Task to complete
Please copy exactly the part of the records below that opens with the line containing "Histoire-d-angewedding-planner-decoratrice-mariage-clara-jung-95" and closes with the line containing "CHAMPION DE BOURGONE", leaving out any pictures.

Provided material
BEGIN

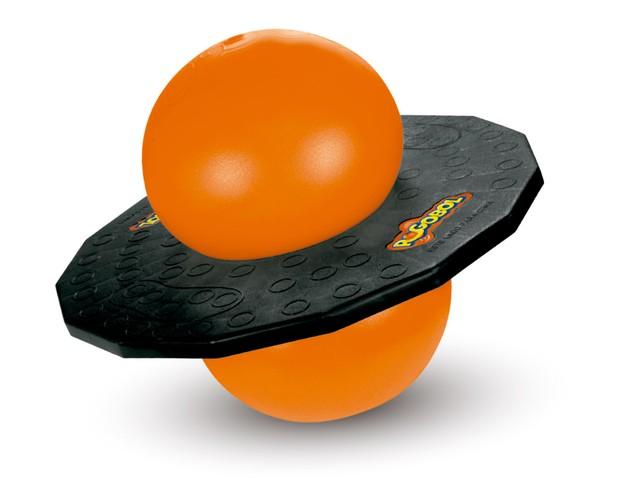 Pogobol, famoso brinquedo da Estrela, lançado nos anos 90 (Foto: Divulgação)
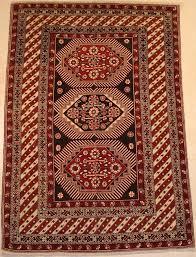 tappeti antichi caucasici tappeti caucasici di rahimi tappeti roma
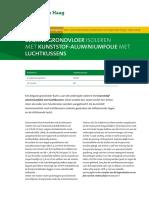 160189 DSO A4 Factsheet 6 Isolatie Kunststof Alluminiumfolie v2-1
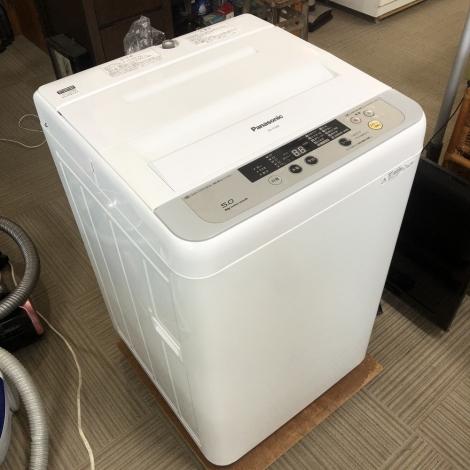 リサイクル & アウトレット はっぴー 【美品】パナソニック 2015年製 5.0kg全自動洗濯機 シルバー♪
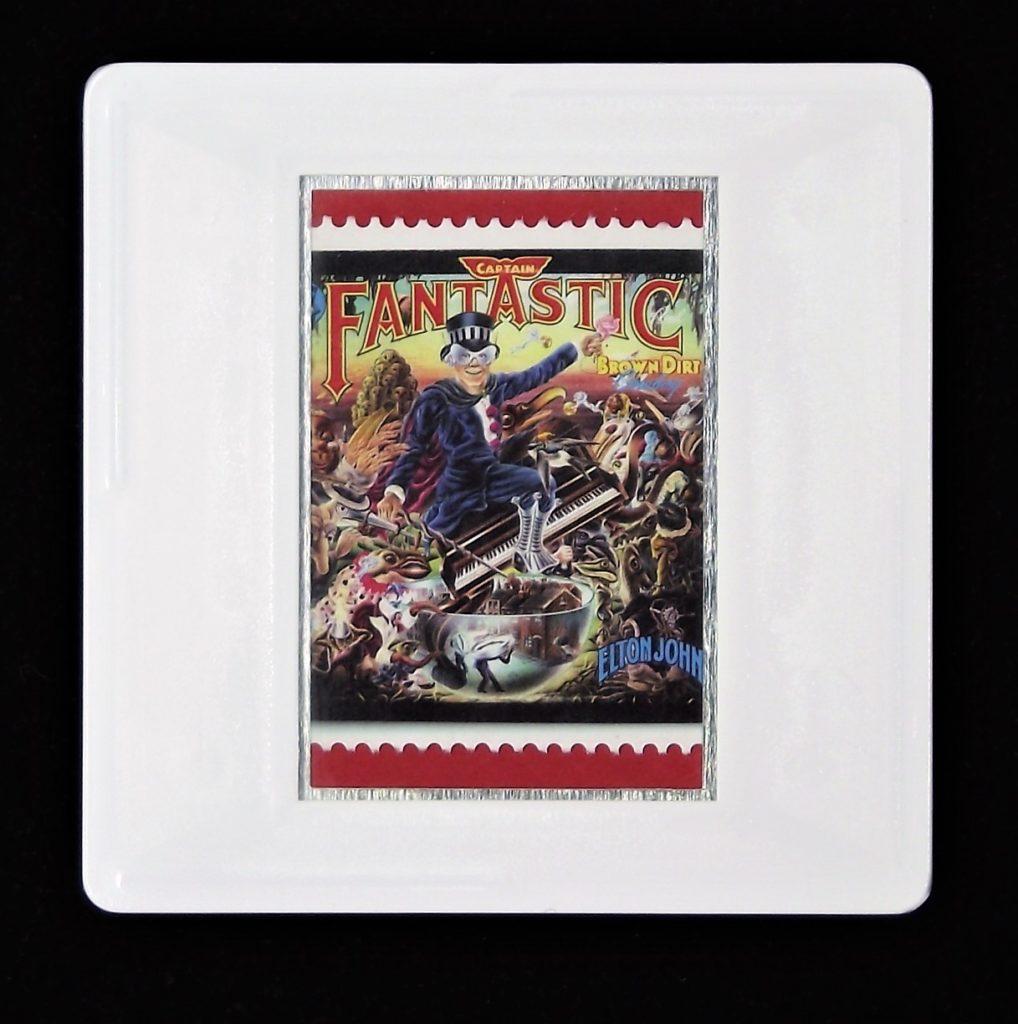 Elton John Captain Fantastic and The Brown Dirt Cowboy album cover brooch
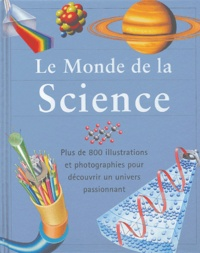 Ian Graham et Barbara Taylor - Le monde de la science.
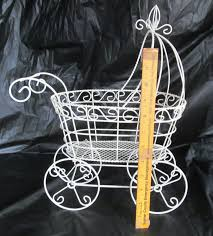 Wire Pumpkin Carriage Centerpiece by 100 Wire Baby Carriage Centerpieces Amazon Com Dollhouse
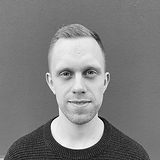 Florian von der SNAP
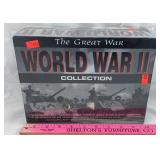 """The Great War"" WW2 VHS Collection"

END
BEGIN

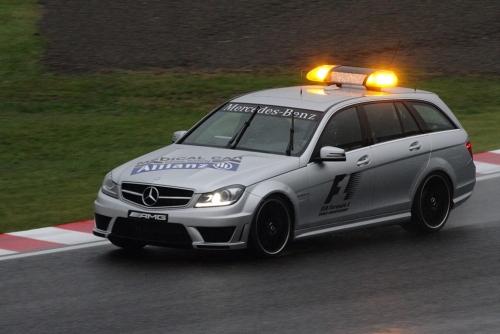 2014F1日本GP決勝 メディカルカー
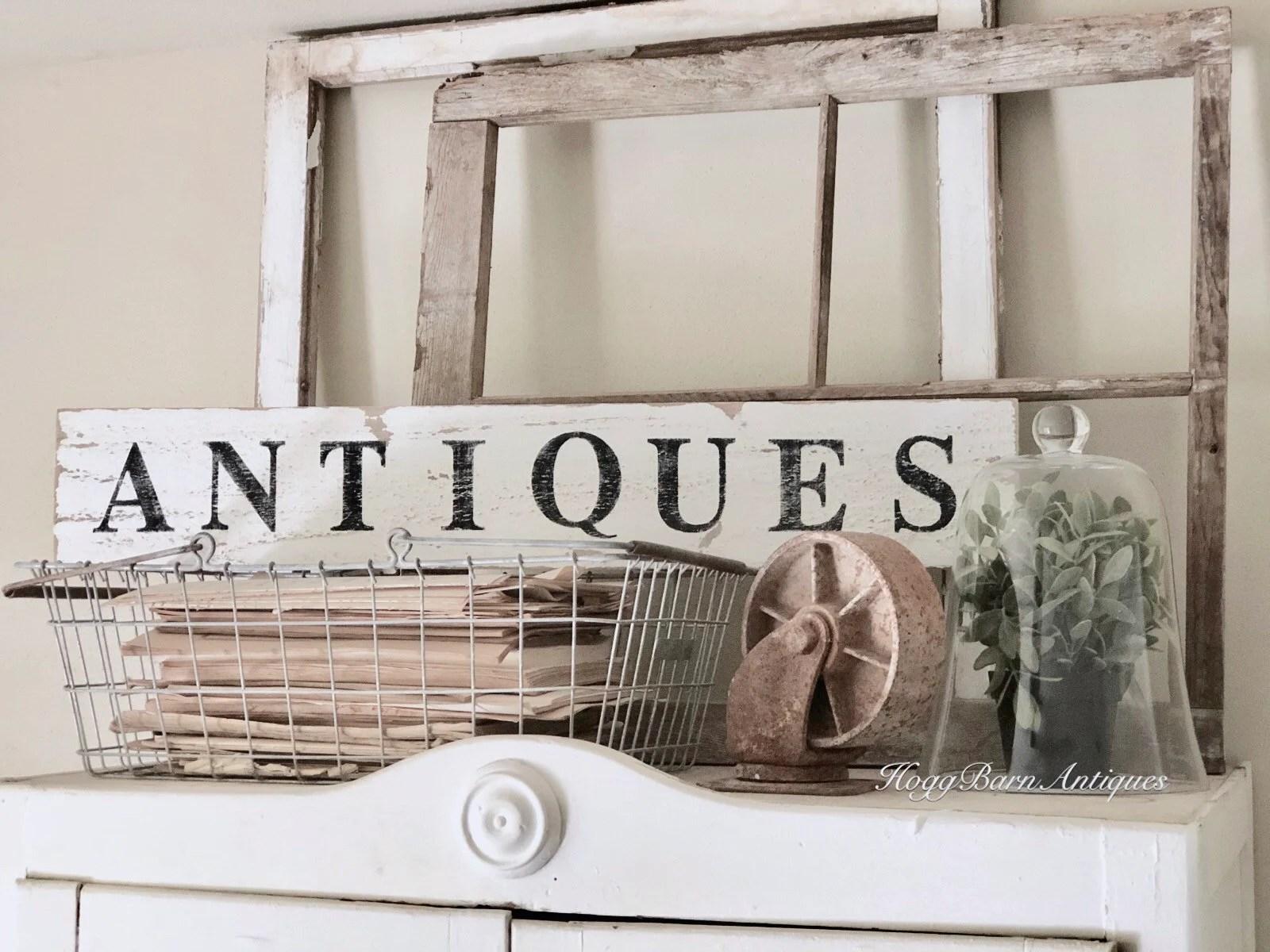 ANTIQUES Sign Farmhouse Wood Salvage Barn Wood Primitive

END
BEGIN

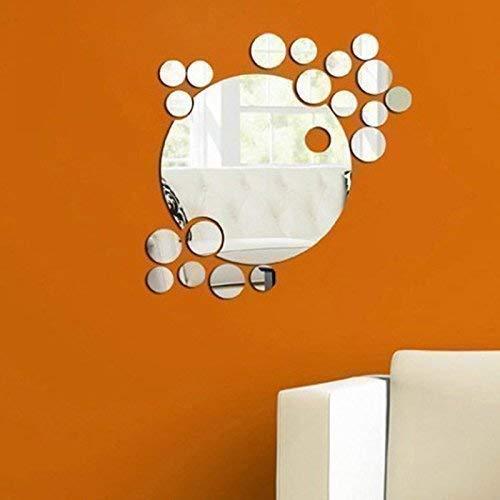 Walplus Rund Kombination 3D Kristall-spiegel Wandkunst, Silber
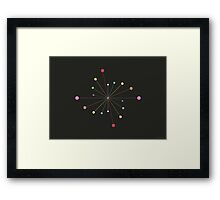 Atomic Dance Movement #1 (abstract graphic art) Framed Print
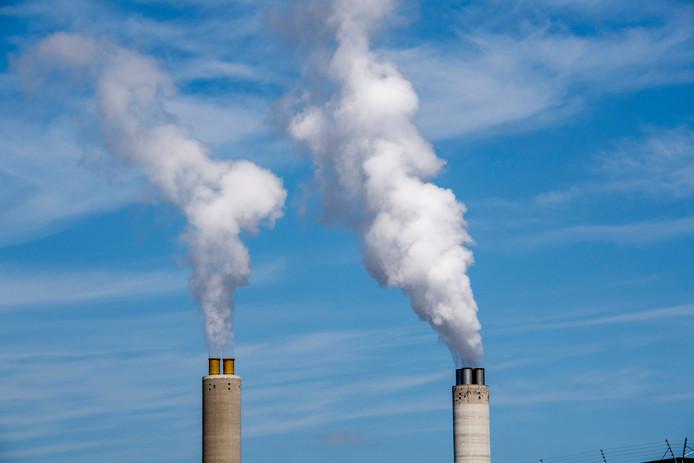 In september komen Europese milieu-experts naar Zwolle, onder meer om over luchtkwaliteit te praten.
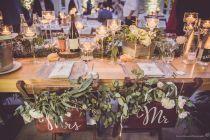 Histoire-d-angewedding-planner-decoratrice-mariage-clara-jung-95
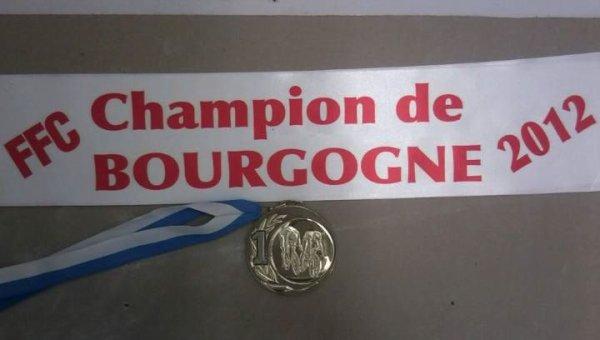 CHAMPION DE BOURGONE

END

Response
 Histoire-d-angewedding-planner-decoratrice-mariage-clara-jung-95
 CHAMPION DE BOURGONE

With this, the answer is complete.